In my experience, a key barrier to entry for students when it comes to philosophy is the difficulty many have in seeing how the abstract and general subject matter of philosophy could be relevant to their most immediate concerns. In my teaching, I try to show students that the unresolved foundational problems of philosophy – like the problem of knowledge, or of explaining what we are – lie at the basis of the perspective on reality that they currently take to be “just obvious.” In my teaching, I approach philosophy as a practice of defamiliarizing and problematizing “the obvious.” Through this defamiliarization, I think that a philosophical education can reveal the most obvious, familiar and taken-for-granted things as sources of inexhaustible wonder. My hope is that by creating a community of practice in my classroom aimed at “relearning to see”, I can help students return to their most intimate concerns with fresh eyes.
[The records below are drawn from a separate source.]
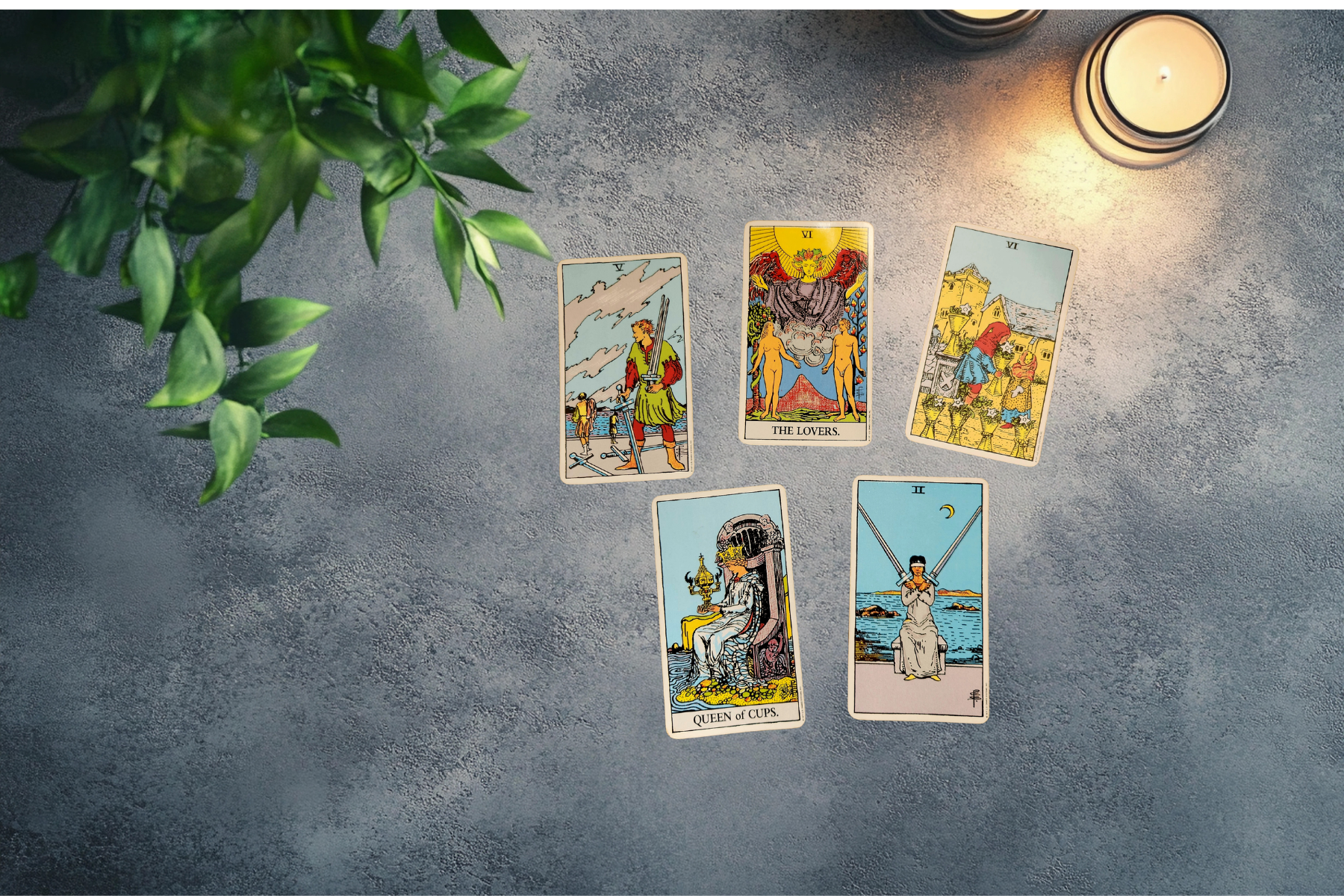 Weekly Pulse forecast for 18 May 2026 exploring long-term decisions, emotional maturity, and the moment where the future becomes real through conscious choice and lived action.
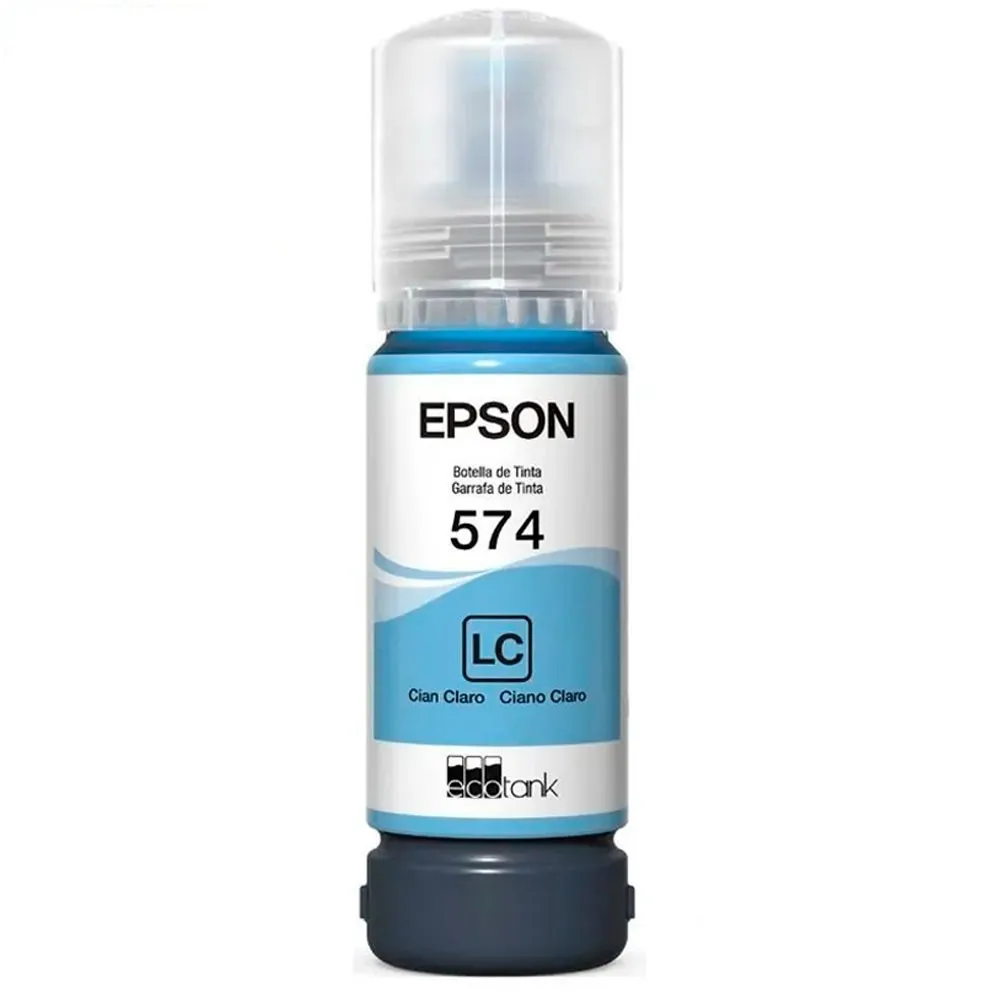 C13T09A52A-botella-epson-t574520-al-econtank-l8050-color-light-cyan-1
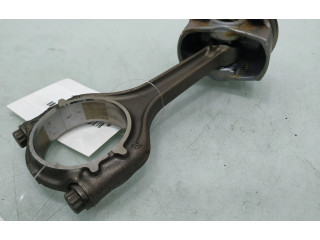 Píst 04EBD   Seat Arona    DKR 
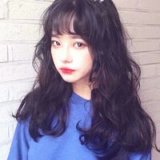 希望生活有惊喜 希望喜欢有回应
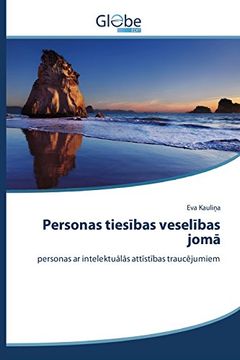 portada Personas tiesības veselības jomā (Latvian Edition)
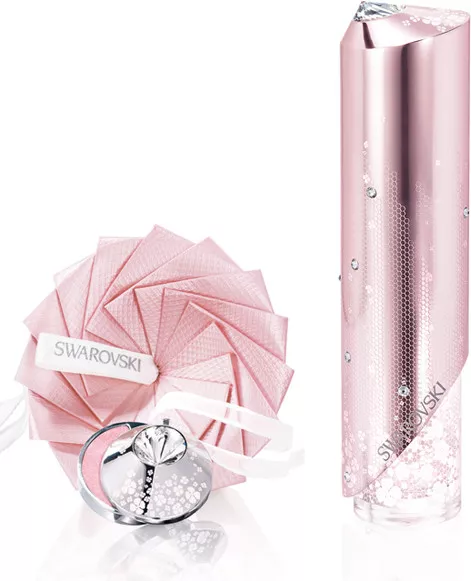 Swarovski Aura Collection Eau de Mariage — фото 2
Overall, I take my inspiration from Merleau-Ponty, who suggested that to be a philosopher is to approach life as “a perpetual beginner.” I try to show students that since we can all be “perpetual beginners”, we can establish through shared philosophical practice a common ground for serious intellectual discourse about what matters that bypasses the intellectual specialization of higher learning that otherwise separates us.
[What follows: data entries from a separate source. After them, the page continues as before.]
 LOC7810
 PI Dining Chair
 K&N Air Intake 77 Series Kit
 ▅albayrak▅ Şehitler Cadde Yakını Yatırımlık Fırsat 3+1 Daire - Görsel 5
You can find a more detailed account of my teaching philosophy in the document below:
Elena Holmgren’s Teaching Philosophy
Upon request, I am happy to provide complete versions of my teaching dossier and teaching evaluations.
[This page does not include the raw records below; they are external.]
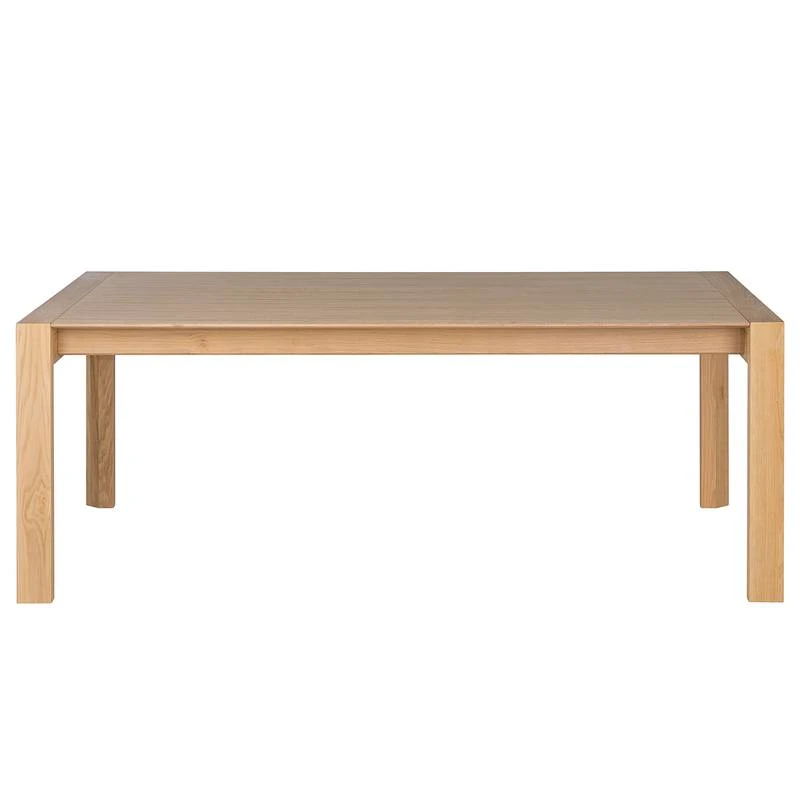 Table Maayka 7 Table Maayka – Image 5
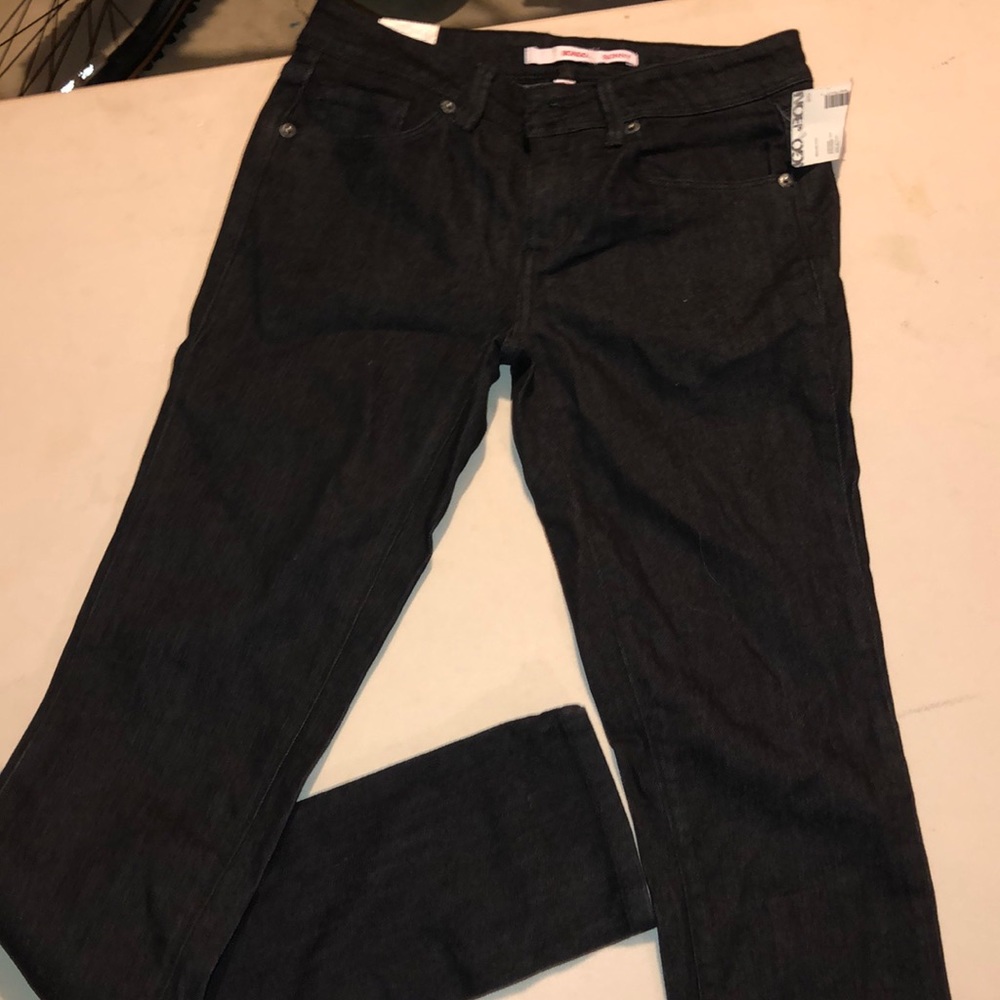 bongo jeans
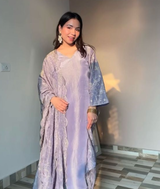 Garima Sethi review photo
Philosophical Practice as an Antidote to the Erosion of Agency in the Age of AI
Increasingly, I am exploring ways to guide students to reflect on the moral implications of their interactions with AI when learning. Since, as a society, we have yet to find answers to the big questions concerning the ethical use of AI in educational contexts, my goal is to help students formulate better questions and to home in on what the fundamental ethical problems facing them really are. One such problem involves understanding that such technologies are not neutral, but instead redefine the criteria of what counts as practical success and fully developed agency. Accordingly, my immediate short- and long-term goal is to introduce students in each of my classes to the ethics of relying on AI for cognitive outsourcing, and to provide them with the conceptual tools they need for a more focused reflection on how each of their interactions with emerging information technologies contributes to reshaping their moral and epistemic agency, as well as reshaping the scope of their participation in our collective epistemic infrastructure.
Recently, there have been a great deal of unfocused appeals to the value of preserving our capacity for “critical thinking” in an age of increasing dependency on technology. What such “critical thinking” amounts to usually remains undefined (minimally, I take it to mean being the responsible source of one’s own sense-making, rather than becoming a passive consumer and editor of AI output). Moreover, how relying on AI could be relevant to cultivating such capacities remains poorly understood. It is my goal to show students how the exercise of philosophical reasoning, by encouraging our capacity for structuring our experience through systems thinking and for making explicit and reflecting on our foundational assumptions, is a powerful way of cultivating our capacity for autonomous agency.